Organizational skills are key to helping a child succeed


    Check assignment book and homework folders

    • Probably the most effective thing a parent can do is to check their child's assignment book. For younger students and those who need organizational assistance, this may mean checking it each day. For students who have mastered these skills, frequently monitoring the usage of the assignment book may be all that is needed.
    • If possible, check after school to make sure the student has returned home with the necessary books, worksheets, study guides, and materials to complete their homework. If a textbook is forgotten, please remember that Woodridge Public Library has copies of each of the school texts.
    • The homework assignment book helps you stay aware of upcoming events, field trips, deadlines, etc. as recorded in the memo section.  This section could also help you communicate with your child's teacher by writing notes back and forth.
    • Remove graded homework and notes to keep their needed papers easier to find.
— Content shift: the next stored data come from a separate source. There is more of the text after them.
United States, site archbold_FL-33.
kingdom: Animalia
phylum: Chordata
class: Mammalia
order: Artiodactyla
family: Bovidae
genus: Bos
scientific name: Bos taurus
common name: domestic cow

    Monitor homework study area

    • Several students working at the kitchen table may be an efficient way to monitor all their studies at once, and may be reinforcing for the students as well. They may appreciate working beside their older sibling, or showing their younger sibling the "hard work" they're doing.


    Check to make sure your child has needed materials for classes

    • One way to help eliminate this is to "stock up" on the school supply list materials while stores have their "Back to School" specials and keep the extras in a big box in the closet. If a student does run out of notebook paper, pencils, or whatever, we do have our School Store selling these for a reasonable price at the lunch times.


    Monitor schedule for upcoming tests and long-term assignments

    • Break those long-term projects into smaller pieces and set deadlines for getting them done. That way parents can eliminate that last minute, "burning the midnight oil" the night before it's due.  
    • The homework assignment book has spaces to record a calendar. This would be a good place to record upcoming tests, book reports, and long-term project due dates.
    • When studying for tests, if the student does not have a study guide, use the questions at the end of the sections and the end of the chapter. Make sure your student can define the words in boldface.


    Pack backpack the night before

    • Once a student has completed their homework (and you've checked it, if needed), have them put it in the homework folder-- in the "Homework" or "To Do" side. Remember: it's not "Done" until the teacher hands it back with a grade on it. Then load the books and folder right back into the backpack for school the next day. Homework forgotten on a student's desk, table, next to his/her bed, lost in the clutter of a backpack, etc. causes the homework to be late and receive a reduced grade.
    • Set up a regular "drop spot" for the book bag, possibly near the door.
    • Check to make sure that the student only has what is needed in that backpack. Some students build up unnecessary muscles (or sore backs) by hauling all kinds of extra things and clutter in their backpacks.